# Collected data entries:

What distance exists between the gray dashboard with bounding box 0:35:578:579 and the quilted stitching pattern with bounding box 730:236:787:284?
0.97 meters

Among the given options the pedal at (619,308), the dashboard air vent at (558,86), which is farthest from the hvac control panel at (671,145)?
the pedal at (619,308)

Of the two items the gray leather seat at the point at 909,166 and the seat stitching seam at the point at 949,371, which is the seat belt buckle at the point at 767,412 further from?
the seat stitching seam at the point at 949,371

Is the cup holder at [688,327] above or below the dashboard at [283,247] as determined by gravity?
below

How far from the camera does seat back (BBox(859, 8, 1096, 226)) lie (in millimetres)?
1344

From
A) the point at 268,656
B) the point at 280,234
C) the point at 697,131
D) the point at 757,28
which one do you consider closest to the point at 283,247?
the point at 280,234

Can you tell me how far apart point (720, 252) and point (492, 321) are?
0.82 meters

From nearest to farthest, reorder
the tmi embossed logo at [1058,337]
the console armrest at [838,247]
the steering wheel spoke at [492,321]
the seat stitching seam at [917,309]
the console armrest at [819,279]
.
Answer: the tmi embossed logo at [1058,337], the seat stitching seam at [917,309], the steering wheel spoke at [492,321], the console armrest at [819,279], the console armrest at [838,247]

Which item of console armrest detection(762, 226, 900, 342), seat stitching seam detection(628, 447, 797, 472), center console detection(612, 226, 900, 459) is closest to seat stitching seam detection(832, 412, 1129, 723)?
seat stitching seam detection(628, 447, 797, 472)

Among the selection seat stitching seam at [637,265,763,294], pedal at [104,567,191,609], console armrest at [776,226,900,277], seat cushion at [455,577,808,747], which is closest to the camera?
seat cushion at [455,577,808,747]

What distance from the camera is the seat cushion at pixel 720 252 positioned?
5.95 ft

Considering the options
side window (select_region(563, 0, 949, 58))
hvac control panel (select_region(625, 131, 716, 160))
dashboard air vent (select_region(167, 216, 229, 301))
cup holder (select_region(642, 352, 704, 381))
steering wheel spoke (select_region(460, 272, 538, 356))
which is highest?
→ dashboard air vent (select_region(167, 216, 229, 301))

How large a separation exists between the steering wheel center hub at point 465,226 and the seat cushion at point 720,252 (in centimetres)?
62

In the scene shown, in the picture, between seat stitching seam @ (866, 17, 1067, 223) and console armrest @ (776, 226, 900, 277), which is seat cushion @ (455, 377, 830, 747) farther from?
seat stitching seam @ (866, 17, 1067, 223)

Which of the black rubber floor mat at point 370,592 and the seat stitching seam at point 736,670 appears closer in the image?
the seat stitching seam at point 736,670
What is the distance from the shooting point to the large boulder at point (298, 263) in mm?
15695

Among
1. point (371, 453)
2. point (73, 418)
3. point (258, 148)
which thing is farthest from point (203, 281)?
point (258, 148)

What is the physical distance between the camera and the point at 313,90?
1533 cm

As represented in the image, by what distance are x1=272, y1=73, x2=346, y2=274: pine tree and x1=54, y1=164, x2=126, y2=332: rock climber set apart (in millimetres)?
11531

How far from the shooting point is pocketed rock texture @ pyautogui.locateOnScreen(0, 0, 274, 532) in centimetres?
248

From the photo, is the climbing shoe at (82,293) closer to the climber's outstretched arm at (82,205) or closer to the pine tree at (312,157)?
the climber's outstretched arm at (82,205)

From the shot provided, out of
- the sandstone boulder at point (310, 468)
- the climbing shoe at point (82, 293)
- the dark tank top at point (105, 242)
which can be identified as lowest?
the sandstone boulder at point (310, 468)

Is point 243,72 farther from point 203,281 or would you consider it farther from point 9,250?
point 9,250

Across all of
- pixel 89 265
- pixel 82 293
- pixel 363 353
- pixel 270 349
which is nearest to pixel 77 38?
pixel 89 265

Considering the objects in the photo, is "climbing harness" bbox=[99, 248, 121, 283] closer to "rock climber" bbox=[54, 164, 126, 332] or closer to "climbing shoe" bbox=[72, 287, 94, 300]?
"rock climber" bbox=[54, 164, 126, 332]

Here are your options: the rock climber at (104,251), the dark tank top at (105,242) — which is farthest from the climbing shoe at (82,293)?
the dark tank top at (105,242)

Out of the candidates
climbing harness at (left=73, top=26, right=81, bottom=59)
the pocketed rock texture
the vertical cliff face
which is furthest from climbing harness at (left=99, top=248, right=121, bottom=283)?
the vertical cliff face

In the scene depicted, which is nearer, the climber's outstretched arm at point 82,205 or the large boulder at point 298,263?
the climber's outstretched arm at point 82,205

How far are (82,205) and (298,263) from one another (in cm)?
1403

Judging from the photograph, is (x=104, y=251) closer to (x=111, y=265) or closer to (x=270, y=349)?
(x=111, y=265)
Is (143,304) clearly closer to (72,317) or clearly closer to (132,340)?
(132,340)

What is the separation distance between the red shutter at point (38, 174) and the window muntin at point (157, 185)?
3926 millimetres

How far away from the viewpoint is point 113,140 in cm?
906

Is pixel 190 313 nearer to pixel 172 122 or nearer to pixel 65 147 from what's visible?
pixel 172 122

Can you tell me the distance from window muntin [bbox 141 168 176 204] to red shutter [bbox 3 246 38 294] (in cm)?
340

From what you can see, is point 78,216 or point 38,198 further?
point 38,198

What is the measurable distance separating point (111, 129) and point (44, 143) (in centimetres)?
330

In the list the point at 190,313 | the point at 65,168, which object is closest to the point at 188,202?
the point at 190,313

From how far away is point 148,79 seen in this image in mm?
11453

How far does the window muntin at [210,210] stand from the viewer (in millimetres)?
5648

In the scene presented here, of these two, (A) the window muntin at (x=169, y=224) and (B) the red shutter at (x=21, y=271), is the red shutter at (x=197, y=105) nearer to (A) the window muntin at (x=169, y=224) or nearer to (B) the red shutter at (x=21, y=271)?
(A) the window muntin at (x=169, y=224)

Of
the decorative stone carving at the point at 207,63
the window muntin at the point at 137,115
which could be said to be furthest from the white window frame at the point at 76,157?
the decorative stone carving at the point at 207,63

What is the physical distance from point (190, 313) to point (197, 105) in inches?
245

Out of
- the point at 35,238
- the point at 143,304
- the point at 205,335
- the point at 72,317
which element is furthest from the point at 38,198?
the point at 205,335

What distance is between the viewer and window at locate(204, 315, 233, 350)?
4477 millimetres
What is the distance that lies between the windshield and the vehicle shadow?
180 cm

# WORK TO BE COMPLETED:
Print out the whole listing exactly as it appears.

# TASK ANSWER:
What distance exists between the gray dashboard with bounding box 0:35:578:579 and the quilted stitching pattern with bounding box 730:236:787:284?
0.97 meters

Among the given options the pedal at (619,308), the dashboard air vent at (558,86), which is farthest from the hvac control panel at (671,145)?
the pedal at (619,308)

Of the two items the gray leather seat at the point at 909,166 and the seat stitching seam at the point at 949,371, which is the seat belt buckle at the point at 767,412 further from?
the seat stitching seam at the point at 949,371

Is the cup holder at [688,327] above or below the dashboard at [283,247] as determined by gravity?
below

How far from the camera does seat back (BBox(859, 8, 1096, 226)) lie (in millimetres)?
1344

From
A) the point at 268,656
B) the point at 280,234
C) the point at 697,131
D) the point at 757,28
which one do you consider closest to the point at 283,247?
the point at 280,234

Can you tell me how far apart point (720, 252) and point (492, 321) are?
0.82 meters

From nearest to farthest, reorder
the tmi embossed logo at [1058,337]
the console armrest at [838,247]
the steering wheel spoke at [492,321]
the seat stitching seam at [917,309]
the console armrest at [819,279]
.
Answer: the tmi embossed logo at [1058,337], the seat stitching seam at [917,309], the steering wheel spoke at [492,321], the console armrest at [819,279], the console armrest at [838,247]

Which item of console armrest detection(762, 226, 900, 342), seat stitching seam detection(628, 447, 797, 472), center console detection(612, 226, 900, 459) is closest to seat stitching seam detection(832, 412, 1129, 723)?
seat stitching seam detection(628, 447, 797, 472)

Among the selection seat stitching seam at [637,265,763,294], pedal at [104,567,191,609], console armrest at [776,226,900,277], seat cushion at [455,577,808,747], which is closest to the camera?
seat cushion at [455,577,808,747]

What distance from the camera is the seat cushion at pixel 720 252 positioned?
5.95 ft

Considering the options
side window (select_region(563, 0, 949, 58))
hvac control panel (select_region(625, 131, 716, 160))
dashboard air vent (select_region(167, 216, 229, 301))
cup holder (select_region(642, 352, 704, 381))
steering wheel spoke (select_region(460, 272, 538, 356))
which is highest?
→ dashboard air vent (select_region(167, 216, 229, 301))

How large a separation exists between the steering wheel center hub at point 465,226 and the seat cushion at point 720,252 (in centimetres)?
62

In the scene shown, in the picture, between seat stitching seam @ (866, 17, 1067, 223) and console armrest @ (776, 226, 900, 277), which is seat cushion @ (455, 377, 830, 747) farther from?
seat stitching seam @ (866, 17, 1067, 223)

Which of the black rubber floor mat at point 370,592 and the seat stitching seam at point 736,670 appears closer in the image?
the seat stitching seam at point 736,670
What is the distance from the shooting point to the large boulder at point (298, 263) in mm?
15695

Among
1. point (371, 453)
2. point (73, 418)
3. point (258, 148)
which thing is farthest from point (203, 281)?
point (258, 148)

What is the physical distance between the camera and the point at 313,90?
1533 cm

As represented in the image, by what distance are x1=272, y1=73, x2=346, y2=274: pine tree and x1=54, y1=164, x2=126, y2=332: rock climber set apart (in millimetres)?
11531

How far from the shooting point is pocketed rock texture @ pyautogui.locateOnScreen(0, 0, 274, 532) in centimetres?
248

From the photo, is the climbing shoe at (82,293) closer to the climber's outstretched arm at (82,205) or closer to the pine tree at (312,157)?
the climber's outstretched arm at (82,205)

From the shot provided, out of
- the sandstone boulder at point (310, 468)
- the climbing shoe at point (82, 293)
- the dark tank top at point (105, 242)
which can be identified as lowest?
the sandstone boulder at point (310, 468)

Is point 243,72 farther from point 203,281 or would you consider it farther from point 9,250?
point 9,250

Across all of
- pixel 89 265
- pixel 82 293
- pixel 363 353
- pixel 270 349
which is nearest to pixel 77 38?
pixel 89 265

Considering the objects in the photo, is "climbing harness" bbox=[99, 248, 121, 283] closer to "rock climber" bbox=[54, 164, 126, 332] or closer to "climbing shoe" bbox=[72, 287, 94, 300]?
"rock climber" bbox=[54, 164, 126, 332]

Here are your options: the rock climber at (104,251), the dark tank top at (105,242) — which is farthest from the climbing shoe at (82,293)?
the dark tank top at (105,242)

Out of the candidates
climbing harness at (left=73, top=26, right=81, bottom=59)
the pocketed rock texture
the vertical cliff face
which is furthest from climbing harness at (left=99, top=248, right=121, bottom=283)?
the vertical cliff face

In the scene depicted, which is nearer, the climber's outstretched arm at point 82,205 or the large boulder at point 298,263?
the climber's outstretched arm at point 82,205

How far are (82,205) and (298,263) from one another (in cm)?
1403

Judging from the photograph, is (x=104, y=251) closer to (x=111, y=265) or closer to (x=270, y=349)?
(x=111, y=265)
Is (143,304) clearly closer to (72,317) or clearly closer to (132,340)?
(132,340)

What is the separation distance between the red shutter at point (38, 174) and the window muntin at point (157, 185)?
3926 millimetres

How far away from the viewpoint is point 113,140 in cm?
906

Is pixel 190 313 nearer to pixel 172 122 or nearer to pixel 65 147 from what's visible?
pixel 172 122

Can you tell me the distance from window muntin [bbox 141 168 176 204] to red shutter [bbox 3 246 38 294] (in cm)?
340

From what you can see, is point 78,216 or point 38,198 further?
point 38,198

What is the measurable distance separating point (111, 129) and point (44, 143) (in centimetres)?
330

In the list the point at 190,313 | the point at 65,168, which object is closest to the point at 188,202?
the point at 190,313

From how far away is point 148,79 seen in this image in mm?
11453

How far does the window muntin at [210,210] stand from the viewer (in millimetres)?
5648

In the scene presented here, of these two, (A) the window muntin at (x=169, y=224) and (B) the red shutter at (x=21, y=271), is the red shutter at (x=197, y=105) nearer to (A) the window muntin at (x=169, y=224) or nearer to (B) the red shutter at (x=21, y=271)?
(A) the window muntin at (x=169, y=224)

Of
the decorative stone carving at the point at 207,63
the window muntin at the point at 137,115
which could be said to be furthest from the white window frame at the point at 76,157?
the decorative stone carving at the point at 207,63

What is the physical distance from point (190, 313) to point (197, 105) in inches?
245

Out of
- the point at 35,238
- the point at 143,304
- the point at 205,335
- the point at 72,317
which element is furthest from the point at 38,198?
the point at 205,335

What distance is between the viewer and window at locate(204, 315, 233, 350)?
4477 millimetres
What is the distance that lies between the windshield and the vehicle shadow?
180 cm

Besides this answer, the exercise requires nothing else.